> [CONSEGNE]:
(a) Ricopia il passo del testo selezionato che va da "Lo sciopero europeo" fino a "in salsa continentale!" compreso.
(b) Nel testo selezionato, qual era la principale parola d'ordine dello sciopero europeo convocato dalla CES il 14 novembre?

> [TESTO SELEZIONATO]:

== == ==

Lo sciopero europeo convocato dalla CES lo scorso 14 novembre aveva come parola d’ordine principale l’istituzione a livello europeo di un Social Compact, da affiancare al Fiscal Compact, cioè un patto sociale in salsa continentale!
E’ attraverso questo rinnovato protagonismo in Europa della FSM, di cui in parte siamo stati e siamo artefici, è attraverso l’apertura di relazioni dirette con i parlamentari europei più vicini alle nostre posizioni che vogliamo riuscire anche a costruire gli strumenti indispensabili per dare risposta alle nostre necessità di conoscenza e di intervento sui provvedimenti della Commissione Europea. Il lavoro internazionale deve divenire a tutti gli effetti un aspetto principale del nostro lavoro confederale a cui dedicare quindi la necessaria attenzione politica e le risorse necessarie.
La nostra struttura organizzativa
L’attività messa in campo dalle nostre categorie può definirsi complessivamente senz’altro molto soddisfacente, anche se molto ancora possiamo fare per il loro consolidamento e la loro affermazione.
Il risultato, affatto scontato, della USB pubblico impiego nel recente rinnovo nazionale delle RSU con una sostanziale tenuta e alcuni importanti segnali di avanzamento è senz’altro incoraggiante e deve spingerci a lavorare ancora con maggiore lena sul piano delle adesioni e su quello del radicamento territoriale.
Emerge chiaramente, da una attenta lettura dei risultati elettorali, la potenzialità di sviluppo che sarebbe criminale ignorare o non coltivare. Accontentarsi di ciò che abbiamo raggiunto o mantenuto, pur se in una fase di obbiettiva difficoltà, rischierebbe infatti di farci fare dei passi indietro che potrebbero mettere a rischio il lavoro di anni.
USB lavoro privato, pur tra difficoltà davvero enormi dovute al pesantissimo attacco prodotto dalla crisi, che ha portato a chiusure di aziende, licenziamenti, aumento massiccio della precarietà, attacco ai diritti, con le conseguenze, anche sul piano dell’attività sindacale, che ben conosciamo, non solo ha tenuto ma ha anche espresso un notevole livello di conflitto. Praticamente tutti i settori di intervento sono usciti rafforzati dal lavoro di questi tre anni, ottenendo successi nelle lotte e consolidando ed estendendo l’influenza dell’organizzazione in tutto il territorio nazionale, nonostante le obbiettive difficoltà dovute soprattutto alla scarsità di diritti e di entrate economiche.
Né va sottaciuto l’apporto che USB confederale ha dato alla categoria, sia attraverso la struttura nazionale che le federazioni regionali, in termini di sostegno politico ed economico senza il quale probabilmente alcuni risultati positivi si sarebbero raggiunti con maggiore difficoltà. E’ auspicabile che il congresso di categoria individui gli strumenti necessari ad una piena autonomizzazione di USB lavoro privato.
In più parti in questo documento e più in generale nel dibattito interno al sindacato ci si chiede se la struttura organizzativa che ci siamo dati risponde alle esigenze che pone la fase. In altre parole dobbiamo interrogarci su quali debbano essere i miglioramenti e le modifiche all’organizzazione nelle sue varie funzioni a livello nazionale e territoriale, confederale e di categoria. Partiamo sicuramente da una sperimentazione durata tre anni che permette una valutazione attenta di ciò che ha funzionato e di quegli aspetti che invece necessitano modifiche e/o miglioramenti funzionali o strutturali.

== == ==

> [DATI FORNITI]:
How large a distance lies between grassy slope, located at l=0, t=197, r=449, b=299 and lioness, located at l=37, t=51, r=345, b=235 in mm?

== == ==

> [RISULTATI]:
(a)
Lo sciopero europeo convocato dalla CES lo scorso 14 novembre aveva come parola d’ordine principale l’istituzione a livello europeo di un Social Compact, da affiancare al Fiscal Compact, cioè un patto sociale in salsa continentale!

(b) L'istituzione a livello europeo di un Social Compact da affiancare al Fiscal Compact.